Como sabeis, dois aspectos desta grande, grandíssima festa, devem ser
de interesse para nós: como Cristo se manifesta e a quem Cristo se manifesta.
Trata-se de aspectos que nos apresentam as questões mais importantes, mais
graves e mais belas, exactamente para nós, para nós, homens deste tempo.
A primeira questão é a da possibilidade de conhecer a Deus, a questão
da vocação cristã, da fé, de como esta possibilidade nos é oferecida, nos sinais
simples e silenciosos, e, contudo, para quem os sabe ver e interpretar, cheios
de beleza e de verdade, por meio dos quais a revelação, e hoje podemos mesmo
dizer a religião, se nos apresenta.
Difundiu-se pelo mundo moderno um fenómeno de obscuridade religiosa, à
maneira de uma noite espiritual. A ciência que abre tantos caminhos para a
verdade natural, que é vigília da verdade sobrenatural, em vez de aumentar o
sentido religioso, enfraquece-o e adormenta-o. Ousa-se até afirmar que «Deus
morreu». Não, Deus não morre. O sol não se apaga. São os nossos olhos que,
ofuscados pela luz do conhecimento científico, se fecharam e já não vêem a
aurora divina, que surge também no horizonte racional, e que se deveria tornar
tanto mais manifesta quanto mais claro é hoje para nós o mundo da natureza.
Cristo aparece no meio destas trevas inverosímeis à maneira de uma centelha, de
uma estrela. Quem sabe descobri-lo, quem sabe conhecê-lo, quem crê n'Ele, entra
numa nova zona de luz que não só ilumina o mundo superior, o reino dos céus, mas
derrama também raios de inteligência e de sabedoria sobre o reino da terra,
sobre o mundo da vida terrena.
É um drama, Filhos caríssimos, estupendo e, ao mesmo tempo, trágico,
embora devesse ser para todos sòmente estupendo. A luz da revelação, a luz da fé é para todos.

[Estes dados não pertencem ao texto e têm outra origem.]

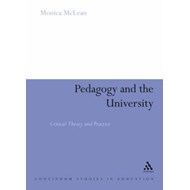 Pedagogy and the University: Critical Theory and Practice (BOK)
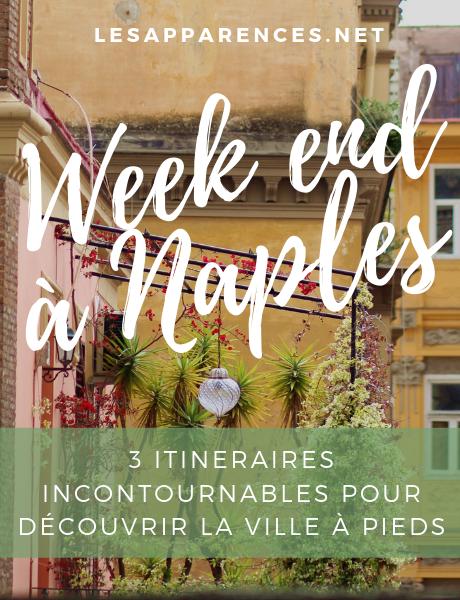 Week end à Naples : 3 itineraires pour découvrir la ville à pieds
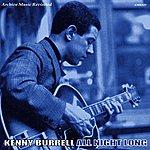 Kenny Burrell All Night Long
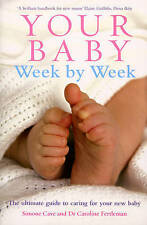 Your Baby Week By Week: The ultimate guide to caring for your new baby by Simone Cave, Dr. Caroline Fertleman (Paperback, 2007)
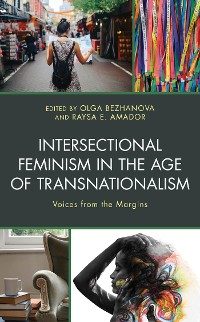 Cover Intersectional Feminism in the Age of Transnationalism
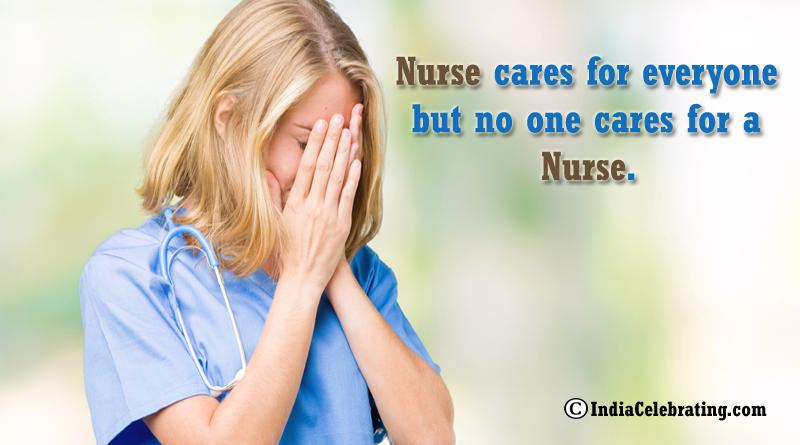 Nurse cares for everyone but no one cares for a Nurse.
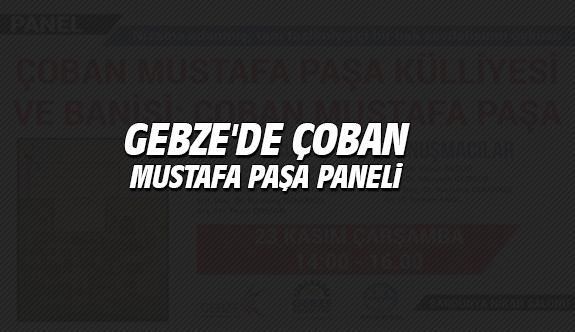 Gebze'de Çoban Mustafa Paşa Paneli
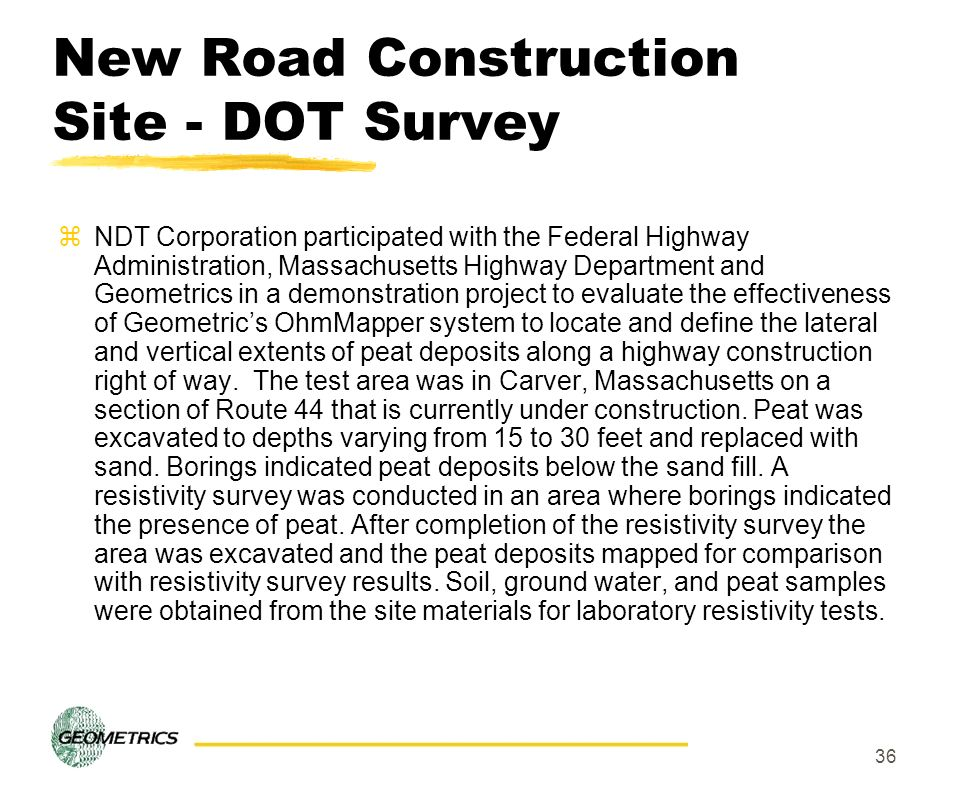 36 New Road Construction Site - DOT Survey zNDT Corporation participated with the Federal Highway Administration, Massachusetts Highway Department and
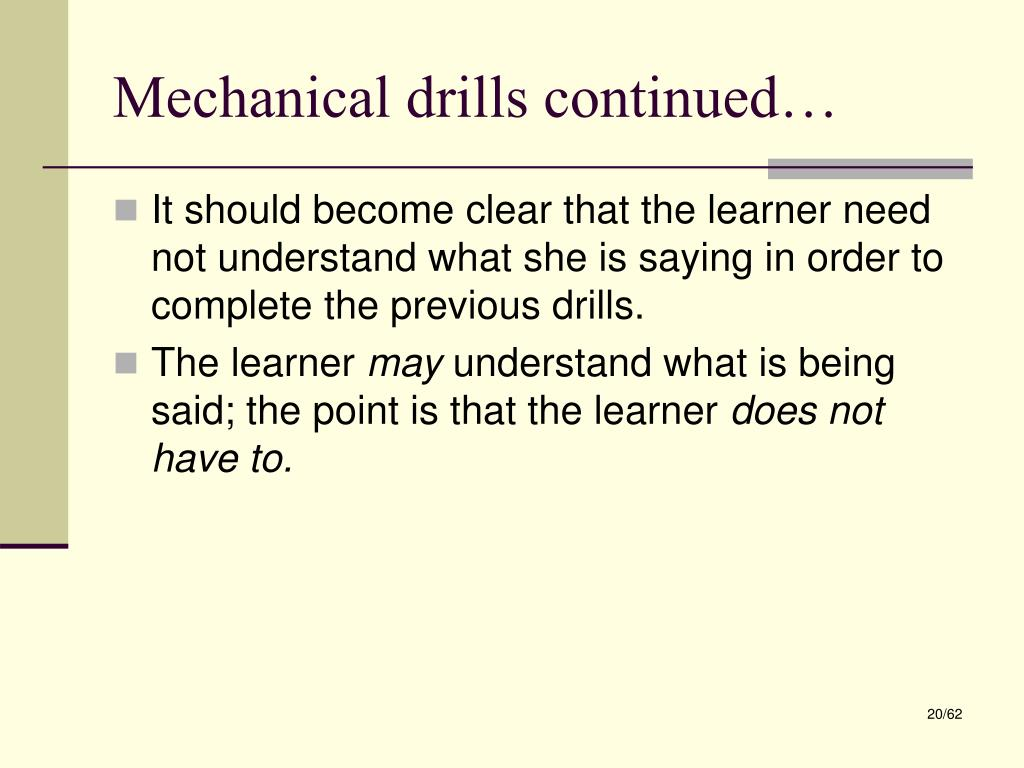 Mechanical drills continued…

É esta a segunda questão, a
questão do apostolado, como problema ecuménico e missionário. Sim, a fé é para
todos, mesmo que, de facto, o seja sòmente para aqueles que a procuram, a
aceitam e a vivem. A Epifania, como vedes, ou melhor, como podereis ver se nela
pensardes, é uma festa decisiva para a fé e para a vida.